Comparisons between the periods are affected by the February 2008 divestiture of 50% of our working interest in the Piceance and Permian Basins, the San Juan Basin and Barnett Shale, the April 2008 acquisition of South Texas properties and the divestiture of the remainder of our interest in the Piceance and Permian Basins effective December 1, 2008.


Table of Contents

The following table reflects cash (payments)/receipts made with respect to derivative contracts that settled during the periods presented (in thousands):

                                                Three Months Ended               Six Months Ended
                                                     June 30,                        June 30,
                                                2009          2008              2009           2008
Mark-to-market derivative contracts
Oil sales
Settlements                                  $    2,716     $ (20,844 )      $   159,592     $ (43,108 )
Monetization of crude oil puts and swaps             -             -           1,074,361            -
Gas sales                                        83,449            -             147,761           427

                                             $   86,165     $ (20,844 )      $ 1,381,714     $ (42,681 )
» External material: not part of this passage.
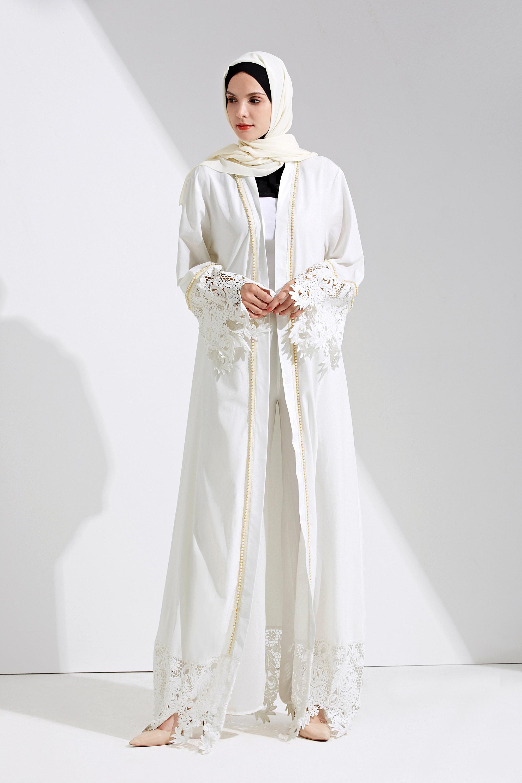 Gamis Putih Unik dengan Kedua Lengan Berenda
Comparison of Three Months Ended June 30, 2009 to Three Months Ended June 30, 2008

Oil and gas revenues. Oil and gas revenues decreased $450.0 million, to $278.1 million for 2009 from $728.1 million for 2008 primarily due to a decrease in realized prices of $53.50 per BOE and an 8% decrease in sales volumes.
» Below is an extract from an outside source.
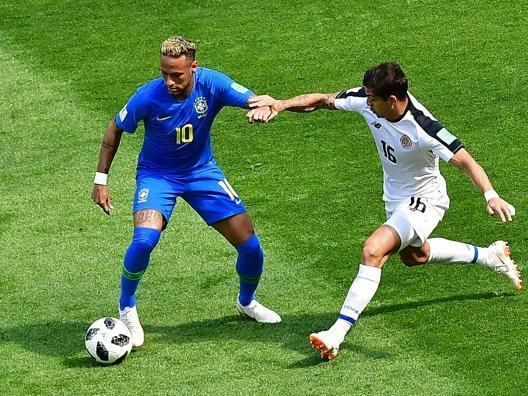 Neymar: giallo, nervi, Var e... un gol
Oil revenues decreased $326.2 million to $219.6 million for 2009 from $545.8 million for 2008 reflecting lower average realized prices ($297.6 million) and lower sales volumes ($28.6 million). Our average realized price for oil decreased $59.30 to $49.44 per Bbl for 2009 from $108.74 per Bbl for 2008. The decrease is primarily attributable to a decline in the NYMEX oil price, which averaged $59.79 per Bbl in 2009 versus $123.80 per Bbl in 2008. Oil sales volumes decreased 6.4 MBbls per day to 48.8 MBbls per day in 2009 from
55.2 MBbls per day in 2008, primarily reflecting the divestments in 2008 (5.9 MBbls per day), partially offset by increased production from our Flatrock and South Texas properties.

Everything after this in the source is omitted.